Rewrite the data below, replacing "nearest" with "closest" everywhere it occurs and leaving every other character as it is.

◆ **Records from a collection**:
— start —

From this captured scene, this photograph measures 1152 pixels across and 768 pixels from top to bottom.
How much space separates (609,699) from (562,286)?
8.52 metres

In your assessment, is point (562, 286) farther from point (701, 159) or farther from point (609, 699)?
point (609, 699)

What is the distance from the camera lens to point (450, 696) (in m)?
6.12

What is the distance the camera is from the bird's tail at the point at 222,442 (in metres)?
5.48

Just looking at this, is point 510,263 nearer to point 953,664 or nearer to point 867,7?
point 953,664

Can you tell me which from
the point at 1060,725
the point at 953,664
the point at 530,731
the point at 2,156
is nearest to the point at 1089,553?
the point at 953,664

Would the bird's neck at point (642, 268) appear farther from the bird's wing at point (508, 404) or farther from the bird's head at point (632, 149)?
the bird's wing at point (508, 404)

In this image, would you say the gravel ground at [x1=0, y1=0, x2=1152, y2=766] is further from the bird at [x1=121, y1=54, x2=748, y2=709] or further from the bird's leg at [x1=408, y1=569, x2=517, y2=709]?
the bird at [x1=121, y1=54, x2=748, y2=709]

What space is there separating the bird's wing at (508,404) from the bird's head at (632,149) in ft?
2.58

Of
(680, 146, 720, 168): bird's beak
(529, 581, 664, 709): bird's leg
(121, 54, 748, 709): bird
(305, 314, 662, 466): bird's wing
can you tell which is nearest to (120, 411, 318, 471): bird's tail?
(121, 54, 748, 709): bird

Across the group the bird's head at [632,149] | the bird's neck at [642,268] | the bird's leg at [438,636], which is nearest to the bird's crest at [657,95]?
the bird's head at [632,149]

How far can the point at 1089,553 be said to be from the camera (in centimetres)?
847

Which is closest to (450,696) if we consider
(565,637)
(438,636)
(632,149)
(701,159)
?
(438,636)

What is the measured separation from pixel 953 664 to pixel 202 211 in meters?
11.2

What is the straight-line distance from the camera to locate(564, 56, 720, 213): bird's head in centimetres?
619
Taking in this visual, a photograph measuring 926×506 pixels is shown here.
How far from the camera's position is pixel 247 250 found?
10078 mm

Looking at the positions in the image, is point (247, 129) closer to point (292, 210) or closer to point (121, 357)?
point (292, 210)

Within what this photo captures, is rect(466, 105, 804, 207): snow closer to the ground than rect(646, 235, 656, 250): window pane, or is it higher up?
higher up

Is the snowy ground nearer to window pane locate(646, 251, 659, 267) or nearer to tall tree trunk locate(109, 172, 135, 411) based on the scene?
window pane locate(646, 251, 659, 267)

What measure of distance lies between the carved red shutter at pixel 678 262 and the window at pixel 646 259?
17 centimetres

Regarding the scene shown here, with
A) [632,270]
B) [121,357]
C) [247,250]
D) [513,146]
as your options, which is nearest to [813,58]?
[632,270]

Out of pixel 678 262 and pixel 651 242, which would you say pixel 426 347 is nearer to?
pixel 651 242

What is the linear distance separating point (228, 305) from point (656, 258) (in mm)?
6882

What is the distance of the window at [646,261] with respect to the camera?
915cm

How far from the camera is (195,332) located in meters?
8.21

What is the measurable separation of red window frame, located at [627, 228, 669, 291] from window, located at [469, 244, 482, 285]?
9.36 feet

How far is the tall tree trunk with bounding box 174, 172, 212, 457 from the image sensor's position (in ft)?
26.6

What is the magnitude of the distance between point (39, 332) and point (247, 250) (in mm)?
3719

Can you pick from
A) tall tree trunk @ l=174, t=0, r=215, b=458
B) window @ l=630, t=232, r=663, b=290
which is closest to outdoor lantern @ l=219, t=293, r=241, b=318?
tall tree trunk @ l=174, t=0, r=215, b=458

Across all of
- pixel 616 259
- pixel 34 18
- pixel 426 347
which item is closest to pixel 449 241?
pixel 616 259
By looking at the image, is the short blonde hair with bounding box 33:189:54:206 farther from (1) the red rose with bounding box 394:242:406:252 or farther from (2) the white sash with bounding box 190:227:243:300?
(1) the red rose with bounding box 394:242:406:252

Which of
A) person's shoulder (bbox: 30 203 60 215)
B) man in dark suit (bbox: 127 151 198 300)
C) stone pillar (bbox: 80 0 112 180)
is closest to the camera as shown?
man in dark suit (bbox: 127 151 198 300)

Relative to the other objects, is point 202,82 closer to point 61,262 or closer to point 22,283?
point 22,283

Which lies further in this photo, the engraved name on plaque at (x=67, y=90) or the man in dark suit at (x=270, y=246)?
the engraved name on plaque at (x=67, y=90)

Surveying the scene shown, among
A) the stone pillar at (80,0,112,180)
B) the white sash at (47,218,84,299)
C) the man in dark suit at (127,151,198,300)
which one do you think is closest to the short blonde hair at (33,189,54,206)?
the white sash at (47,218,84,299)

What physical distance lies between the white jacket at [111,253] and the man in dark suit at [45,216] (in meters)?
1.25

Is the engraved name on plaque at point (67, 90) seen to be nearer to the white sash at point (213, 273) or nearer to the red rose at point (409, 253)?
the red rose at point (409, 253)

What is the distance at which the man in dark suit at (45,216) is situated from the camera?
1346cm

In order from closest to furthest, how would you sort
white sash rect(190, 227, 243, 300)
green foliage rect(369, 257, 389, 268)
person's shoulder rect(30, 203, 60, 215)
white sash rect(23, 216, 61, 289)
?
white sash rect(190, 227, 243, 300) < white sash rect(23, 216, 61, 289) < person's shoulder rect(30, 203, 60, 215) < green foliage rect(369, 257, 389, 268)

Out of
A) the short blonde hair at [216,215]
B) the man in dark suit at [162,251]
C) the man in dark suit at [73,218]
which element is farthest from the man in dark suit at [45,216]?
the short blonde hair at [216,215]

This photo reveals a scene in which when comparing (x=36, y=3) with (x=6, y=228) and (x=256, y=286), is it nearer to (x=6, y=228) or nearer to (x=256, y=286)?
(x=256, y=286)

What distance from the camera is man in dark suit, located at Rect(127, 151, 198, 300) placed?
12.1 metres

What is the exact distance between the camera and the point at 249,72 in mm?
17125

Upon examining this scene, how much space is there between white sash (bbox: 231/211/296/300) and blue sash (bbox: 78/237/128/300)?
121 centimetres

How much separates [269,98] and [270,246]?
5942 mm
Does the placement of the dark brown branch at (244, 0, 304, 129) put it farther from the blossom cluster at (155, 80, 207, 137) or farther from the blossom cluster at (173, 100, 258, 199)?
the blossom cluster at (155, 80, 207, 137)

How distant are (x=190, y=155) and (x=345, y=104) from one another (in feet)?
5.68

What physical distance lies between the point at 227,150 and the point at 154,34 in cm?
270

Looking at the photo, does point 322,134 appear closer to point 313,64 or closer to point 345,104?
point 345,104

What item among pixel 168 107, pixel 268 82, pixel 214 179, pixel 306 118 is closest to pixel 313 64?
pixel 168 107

— end —

◆ **Finished exercise**:
From this captured scene, this photograph measures 1152 pixels across and 768 pixels from top to bottom.
How much space separates (609,699) from (562,286)?
8.52 metres

In your assessment, is point (562, 286) farther from point (701, 159) or farther from point (609, 699)?
point (609, 699)

What is the distance from the camera lens to point (450, 696) (in m)?
6.12

What is the distance the camera is from the bird's tail at the point at 222,442 (in metres)?
5.48

Just looking at this, is point 510,263 nearer to point 953,664 or nearer to point 867,7?
point 953,664

Can you tell me which from
the point at 1060,725
the point at 953,664
the point at 530,731
the point at 2,156
is closest to the point at 1089,553?
the point at 953,664

Would the bird's neck at point (642, 268) appear farther from the bird's wing at point (508, 404) or farther from the bird's head at point (632, 149)?
the bird's wing at point (508, 404)

In this image, would you say the gravel ground at [x1=0, y1=0, x2=1152, y2=766] is further from the bird at [x1=121, y1=54, x2=748, y2=709] or further from the bird's leg at [x1=408, y1=569, x2=517, y2=709]?
the bird at [x1=121, y1=54, x2=748, y2=709]

What space is there separating the bird's wing at (508,404) from the bird's head at (632,149) in ft?
2.58

Of
(680, 146, 720, 168): bird's beak
(529, 581, 664, 709): bird's leg
(121, 54, 748, 709): bird
(305, 314, 662, 466): bird's wing
can you tell which is closest to (120, 411, 318, 471): bird's tail?
(121, 54, 748, 709): bird

Across the group the bird's head at [632,149] | the bird's neck at [642,268] | the bird's leg at [438,636], which is closest to the bird's crest at [657,95]?
the bird's head at [632,149]

How far can the point at 1089,553 be said to be from the camera (in centimetres)?
847

Which is closest to (450,696) if we consider
(565,637)
(438,636)
(632,149)
(701,159)
?
(438,636)

What is the measured separation from pixel 953 664 to pixel 202 211 in meters?
11.2

What is the straight-line distance from the camera to locate(564, 56, 720, 213): bird's head in centimetres?
619
Taking in this visual, a photograph measuring 926×506 pixels is shown here.
How far from the camera's position is pixel 247 250 found?
10078 mm

Looking at the positions in the image, is point (247, 129) closer to point (292, 210) or closer to point (121, 357)?
point (292, 210)

Within what this photo captures, is rect(466, 105, 804, 207): snow closer to the ground than rect(646, 235, 656, 250): window pane, or is it higher up?
higher up

Is the snowy ground nearer to window pane locate(646, 251, 659, 267) or nearer to tall tree trunk locate(109, 172, 135, 411) based on the scene?
window pane locate(646, 251, 659, 267)

What measure of distance lies between the carved red shutter at pixel 678 262 and the window at pixel 646 259?
17 centimetres

Regarding the scene shown here, with
A) [632,270]
B) [121,357]
C) [247,250]
D) [513,146]
as your options, which is closest to [813,58]?
[632,270]

Out of pixel 678 262 and pixel 651 242, which would you say pixel 426 347 is nearer to?
pixel 651 242

What is the linear distance separating point (228, 305) from point (656, 258) (in mm)?
6882

What is the distance of the window at [646,261] with respect to the camera?
915cm

How far from the camera is (195,332) located in meters?
8.21

What is the measurable separation of red window frame, located at [627, 228, 669, 291] from window, located at [469, 244, 482, 285]?
9.36 feet

How far is the tall tree trunk with bounding box 174, 172, 212, 457 from the image sensor's position (in ft)?
26.6

What is the magnitude of the distance between point (39, 332) and point (247, 250) (in mm)?
3719

Can you pick from
A) tall tree trunk @ l=174, t=0, r=215, b=458
B) window @ l=630, t=232, r=663, b=290
which is closest to outdoor lantern @ l=219, t=293, r=241, b=318?
tall tree trunk @ l=174, t=0, r=215, b=458

Across all of
- pixel 616 259
- pixel 34 18
- pixel 426 347
which item is closest to pixel 449 241?
pixel 616 259
By looking at the image, is the short blonde hair with bounding box 33:189:54:206 farther from (1) the red rose with bounding box 394:242:406:252 or farther from (2) the white sash with bounding box 190:227:243:300?
(1) the red rose with bounding box 394:242:406:252

Which of
A) person's shoulder (bbox: 30 203 60 215)
B) man in dark suit (bbox: 127 151 198 300)
C) stone pillar (bbox: 80 0 112 180)
is closest to the camera as shown?
man in dark suit (bbox: 127 151 198 300)

Relative to the other objects, is point 202,82 closer to point 61,262 or closer to point 22,283?
point 22,283

Which lies further in this photo, the engraved name on plaque at (x=67, y=90) or the man in dark suit at (x=270, y=246)?
the engraved name on plaque at (x=67, y=90)

Surveying the scene shown, among
A) the stone pillar at (80,0,112,180)
B) the white sash at (47,218,84,299)
C) the man in dark suit at (127,151,198,300)
which one do you think is closest to the short blonde hair at (33,189,54,206)?
the white sash at (47,218,84,299)

What physical distance lies between the white jacket at [111,253] and the man in dark suit at [45,216] (in meters)?
1.25

Is the engraved name on plaque at point (67, 90) seen to be nearer to the white sash at point (213, 273) or nearer to the red rose at point (409, 253)?
the red rose at point (409, 253)

What is the distance at which the man in dark suit at (45,216) is situated from the camera?
1346cm

In order from closest to furthest, how would you sort
white sash rect(190, 227, 243, 300)
green foliage rect(369, 257, 389, 268)
person's shoulder rect(30, 203, 60, 215)
white sash rect(23, 216, 61, 289)
?
white sash rect(190, 227, 243, 300) < white sash rect(23, 216, 61, 289) < person's shoulder rect(30, 203, 60, 215) < green foliage rect(369, 257, 389, 268)

Out of
A) the short blonde hair at [216,215]
B) the man in dark suit at [162,251]
C) the man in dark suit at [73,218]
which element is farthest from the man in dark suit at [45,216]?
the short blonde hair at [216,215]

This photo reveals a scene in which when comparing (x=36, y=3) with (x=6, y=228) and (x=256, y=286), is it nearer to (x=6, y=228) or nearer to (x=256, y=286)?
(x=256, y=286)

What distance from the camera is man in dark suit, located at Rect(127, 151, 198, 300) placed?
12.1 metres

What is the exact distance between the camera and the point at 249,72 in mm?
17125

Upon examining this scene, how much space is there between white sash (bbox: 231/211/296/300) and blue sash (bbox: 78/237/128/300)?
121 centimetres

How much separates [269,98] and [270,246]?
5942 mm
Does the placement of the dark brown branch at (244, 0, 304, 129) put it farther from the blossom cluster at (155, 80, 207, 137) or farther from the blossom cluster at (173, 100, 258, 199)?
the blossom cluster at (155, 80, 207, 137)

How distant are (x=190, y=155) and (x=345, y=104) from one another (in feet)?
5.68

What physical distance lies between the point at 227,150 and the point at 154,34 in cm?
270

Looking at the photo, does point 322,134 appear closer to point 313,64 or closer to point 345,104?
point 345,104

What item among pixel 168 107, pixel 268 82, pixel 214 179, pixel 306 118 is closest to pixel 313 64?
pixel 168 107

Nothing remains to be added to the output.